— Begin Information supplied —
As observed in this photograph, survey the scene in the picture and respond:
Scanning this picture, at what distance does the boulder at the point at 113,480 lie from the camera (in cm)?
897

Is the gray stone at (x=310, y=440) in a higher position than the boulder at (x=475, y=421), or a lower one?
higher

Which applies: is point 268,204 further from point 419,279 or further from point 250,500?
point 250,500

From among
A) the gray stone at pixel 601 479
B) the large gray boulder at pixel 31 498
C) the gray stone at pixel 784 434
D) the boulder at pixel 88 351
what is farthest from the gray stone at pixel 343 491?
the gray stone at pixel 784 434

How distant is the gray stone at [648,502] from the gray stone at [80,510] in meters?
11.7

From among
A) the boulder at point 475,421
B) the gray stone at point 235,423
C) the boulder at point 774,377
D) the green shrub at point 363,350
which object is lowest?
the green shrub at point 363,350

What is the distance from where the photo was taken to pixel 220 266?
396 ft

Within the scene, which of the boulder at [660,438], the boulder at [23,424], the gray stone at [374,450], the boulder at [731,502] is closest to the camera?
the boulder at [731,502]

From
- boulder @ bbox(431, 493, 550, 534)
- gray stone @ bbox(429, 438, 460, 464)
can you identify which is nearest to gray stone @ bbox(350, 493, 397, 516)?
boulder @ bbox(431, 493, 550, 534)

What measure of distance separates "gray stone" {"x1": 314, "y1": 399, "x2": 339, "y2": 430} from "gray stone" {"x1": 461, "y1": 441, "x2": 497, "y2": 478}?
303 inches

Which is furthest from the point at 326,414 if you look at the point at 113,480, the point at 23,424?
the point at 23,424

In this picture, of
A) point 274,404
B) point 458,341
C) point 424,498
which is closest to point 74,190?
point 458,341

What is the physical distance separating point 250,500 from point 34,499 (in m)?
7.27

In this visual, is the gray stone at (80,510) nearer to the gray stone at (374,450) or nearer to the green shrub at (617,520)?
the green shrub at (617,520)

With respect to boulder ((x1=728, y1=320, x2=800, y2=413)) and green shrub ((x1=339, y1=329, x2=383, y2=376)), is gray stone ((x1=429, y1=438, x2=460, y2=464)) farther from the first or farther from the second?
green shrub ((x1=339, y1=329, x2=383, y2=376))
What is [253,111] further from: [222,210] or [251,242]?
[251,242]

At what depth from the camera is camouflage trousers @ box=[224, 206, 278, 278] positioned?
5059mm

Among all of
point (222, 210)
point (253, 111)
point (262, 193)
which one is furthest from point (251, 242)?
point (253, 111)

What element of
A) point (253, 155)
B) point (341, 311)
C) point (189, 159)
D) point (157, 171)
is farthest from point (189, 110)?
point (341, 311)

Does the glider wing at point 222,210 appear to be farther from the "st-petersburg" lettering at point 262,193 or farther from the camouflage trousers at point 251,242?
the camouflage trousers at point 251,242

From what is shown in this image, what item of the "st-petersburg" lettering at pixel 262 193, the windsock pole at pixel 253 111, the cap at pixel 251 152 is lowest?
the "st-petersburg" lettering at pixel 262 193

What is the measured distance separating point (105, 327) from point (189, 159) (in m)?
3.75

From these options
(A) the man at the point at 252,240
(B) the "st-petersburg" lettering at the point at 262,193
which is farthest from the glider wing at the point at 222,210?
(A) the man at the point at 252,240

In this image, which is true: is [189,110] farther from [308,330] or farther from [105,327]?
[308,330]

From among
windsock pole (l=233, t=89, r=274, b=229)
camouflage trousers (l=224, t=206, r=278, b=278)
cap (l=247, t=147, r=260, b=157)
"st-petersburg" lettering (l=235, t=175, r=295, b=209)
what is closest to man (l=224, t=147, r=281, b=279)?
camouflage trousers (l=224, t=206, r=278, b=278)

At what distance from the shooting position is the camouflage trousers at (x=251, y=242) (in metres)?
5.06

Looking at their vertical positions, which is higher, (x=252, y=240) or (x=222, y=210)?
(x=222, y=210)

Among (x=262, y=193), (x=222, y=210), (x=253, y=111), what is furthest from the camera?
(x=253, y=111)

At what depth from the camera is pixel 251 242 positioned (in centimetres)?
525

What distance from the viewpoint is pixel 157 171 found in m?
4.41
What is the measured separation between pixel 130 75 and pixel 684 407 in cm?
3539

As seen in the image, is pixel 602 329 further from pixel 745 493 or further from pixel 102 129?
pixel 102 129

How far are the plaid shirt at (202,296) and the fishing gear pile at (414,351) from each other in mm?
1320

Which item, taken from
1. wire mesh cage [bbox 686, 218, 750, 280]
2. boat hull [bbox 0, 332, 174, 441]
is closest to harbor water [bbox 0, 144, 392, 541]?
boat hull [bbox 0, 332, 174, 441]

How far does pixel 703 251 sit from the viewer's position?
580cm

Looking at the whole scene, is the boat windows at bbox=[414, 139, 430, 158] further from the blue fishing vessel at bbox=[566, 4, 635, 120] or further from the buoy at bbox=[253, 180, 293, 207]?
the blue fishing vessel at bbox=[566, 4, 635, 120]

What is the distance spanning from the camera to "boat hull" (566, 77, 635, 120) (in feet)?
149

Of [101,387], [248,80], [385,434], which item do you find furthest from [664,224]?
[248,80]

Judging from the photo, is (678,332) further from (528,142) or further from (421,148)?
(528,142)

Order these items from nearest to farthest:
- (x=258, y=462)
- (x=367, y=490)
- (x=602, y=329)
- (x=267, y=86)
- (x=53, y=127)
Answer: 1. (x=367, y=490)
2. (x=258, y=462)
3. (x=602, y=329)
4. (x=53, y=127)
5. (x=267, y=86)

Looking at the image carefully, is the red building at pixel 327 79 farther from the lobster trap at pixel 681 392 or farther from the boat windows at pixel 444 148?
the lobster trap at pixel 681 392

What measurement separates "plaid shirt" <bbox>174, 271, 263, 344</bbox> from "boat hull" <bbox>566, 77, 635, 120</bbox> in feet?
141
— End Information supplied —
#### Problem
Give the records above again, word for word.

#### Result below
As observed in this photograph, survey the scene in the picture and respond:
Scanning this picture, at what distance does the boulder at the point at 113,480 lie from the camera (in cm)?
897

Is the gray stone at (x=310, y=440) in a higher position than the boulder at (x=475, y=421), or a lower one?
higher

Which applies: is point 268,204 further from point 419,279 or further from point 250,500?
point 250,500

From among
A) the gray stone at pixel 601 479
B) the large gray boulder at pixel 31 498
C) the gray stone at pixel 784 434
D) the boulder at pixel 88 351
what is farthest from the gray stone at pixel 343 491?
the gray stone at pixel 784 434

How distant is the gray stone at [648,502] from the gray stone at [80,510] in meters?
11.7

From among
A) the boulder at point 475,421
B) the gray stone at point 235,423
C) the boulder at point 774,377
D) the green shrub at point 363,350
which object is lowest?
the green shrub at point 363,350

What is the distance from where the photo was taken to pixel 220 266?
396 ft

Within the scene, which of the boulder at [660,438], the boulder at [23,424], the gray stone at [374,450], the boulder at [731,502] is closest to the camera?
the boulder at [731,502]

From
- boulder @ bbox(431, 493, 550, 534)
- gray stone @ bbox(429, 438, 460, 464)
can you identify which is nearest to gray stone @ bbox(350, 493, 397, 516)?
boulder @ bbox(431, 493, 550, 534)

What measure of distance separates "gray stone" {"x1": 314, "y1": 399, "x2": 339, "y2": 430} from "gray stone" {"x1": 461, "y1": 441, "x2": 497, "y2": 478}?
303 inches

Which is furthest from the point at 326,414 if you look at the point at 113,480, the point at 23,424?
the point at 23,424

In this picture, of
A) point 274,404
B) point 458,341
C) point 424,498
which is closest to point 74,190?
point 458,341

What is the physical distance separating point 250,500 from point 34,499 (in m)?
7.27

In this visual, is the gray stone at (80,510) nearer to the gray stone at (374,450) or nearer to the green shrub at (617,520)?
the green shrub at (617,520)

With respect to boulder ((x1=728, y1=320, x2=800, y2=413)) and green shrub ((x1=339, y1=329, x2=383, y2=376)), is gray stone ((x1=429, y1=438, x2=460, y2=464)) farther from the first or farther from the second?
green shrub ((x1=339, y1=329, x2=383, y2=376))
What is [253,111] further from: [222,210] or [251,242]?
[251,242]

At what depth from the camera is camouflage trousers @ box=[224, 206, 278, 278] positioned?
5059mm

Among all of
point (222, 210)
point (253, 111)
point (262, 193)
which one is furthest from point (251, 242)?
point (253, 111)

What element of
A) point (253, 155)
B) point (341, 311)
C) point (189, 159)
D) point (157, 171)
is farthest from point (189, 110)?
point (341, 311)

Does the glider wing at point 222,210 appear to be farther from the "st-petersburg" lettering at point 262,193 or farther from the camouflage trousers at point 251,242?
the camouflage trousers at point 251,242

From what is shown in this image, what item of the "st-petersburg" lettering at pixel 262 193, the windsock pole at pixel 253 111, the cap at pixel 251 152 is lowest?
the "st-petersburg" lettering at pixel 262 193

What is the measured distance separating point (105, 327) from point (189, 159) (in m)?
3.75

From these options
(A) the man at the point at 252,240
(B) the "st-petersburg" lettering at the point at 262,193
which is farthest from the glider wing at the point at 222,210?
(A) the man at the point at 252,240

In this image, which is true: is [189,110] farther from [308,330] or farther from [105,327]?
[308,330]

From among
windsock pole (l=233, t=89, r=274, b=229)
camouflage trousers (l=224, t=206, r=278, b=278)
cap (l=247, t=147, r=260, b=157)
"st-petersburg" lettering (l=235, t=175, r=295, b=209)
what is closest to man (l=224, t=147, r=281, b=279)?
camouflage trousers (l=224, t=206, r=278, b=278)

At what distance from the shooting position is the camouflage trousers at (x=251, y=242) (in metres)?
5.06

Looking at their vertical positions, which is higher, (x=252, y=240) or (x=222, y=210)?
(x=222, y=210)

Among (x=262, y=193), (x=222, y=210), (x=253, y=111), what is furthest from the camera?
(x=253, y=111)

At what depth from the camera is pixel 251 242 positioned (in centimetres)?
525

What distance from the viewpoint is pixel 157 171 found in m?
4.41
What is the measured separation between pixel 130 75 and pixel 684 407 in cm?
3539

As seen in the image, is pixel 602 329 further from pixel 745 493 or further from pixel 102 129?
pixel 102 129

How far are the plaid shirt at (202,296) and the fishing gear pile at (414,351) from each other in mm?
1320

Which item, taken from
1. wire mesh cage [bbox 686, 218, 750, 280]
2. boat hull [bbox 0, 332, 174, 441]
is closest to harbor water [bbox 0, 144, 392, 541]?
boat hull [bbox 0, 332, 174, 441]

How far does pixel 703 251 sit from the viewer's position?
580cm

Looking at the whole scene, is the boat windows at bbox=[414, 139, 430, 158] further from the blue fishing vessel at bbox=[566, 4, 635, 120] or further from the buoy at bbox=[253, 180, 293, 207]?
the blue fishing vessel at bbox=[566, 4, 635, 120]

What is the distance spanning from the camera to "boat hull" (566, 77, 635, 120) (in feet)?
149

Of [101,387], [248,80], [385,434], which item do you find furthest from [664,224]?
[248,80]

Judging from the photo, is (678,332) further from (528,142) or further from (421,148)?
(528,142)

Order these items from nearest to farthest:
- (x=258, y=462)
- (x=367, y=490)
- (x=602, y=329)
- (x=267, y=86)
- (x=53, y=127)
Answer: 1. (x=367, y=490)
2. (x=258, y=462)
3. (x=602, y=329)
4. (x=53, y=127)
5. (x=267, y=86)

Looking at the image carefully, is the red building at pixel 327 79 farther from the lobster trap at pixel 681 392 or farther from the boat windows at pixel 444 148?
the lobster trap at pixel 681 392

What measurement separates "plaid shirt" <bbox>174, 271, 263, 344</bbox> from "boat hull" <bbox>566, 77, 635, 120</bbox> in feet?
141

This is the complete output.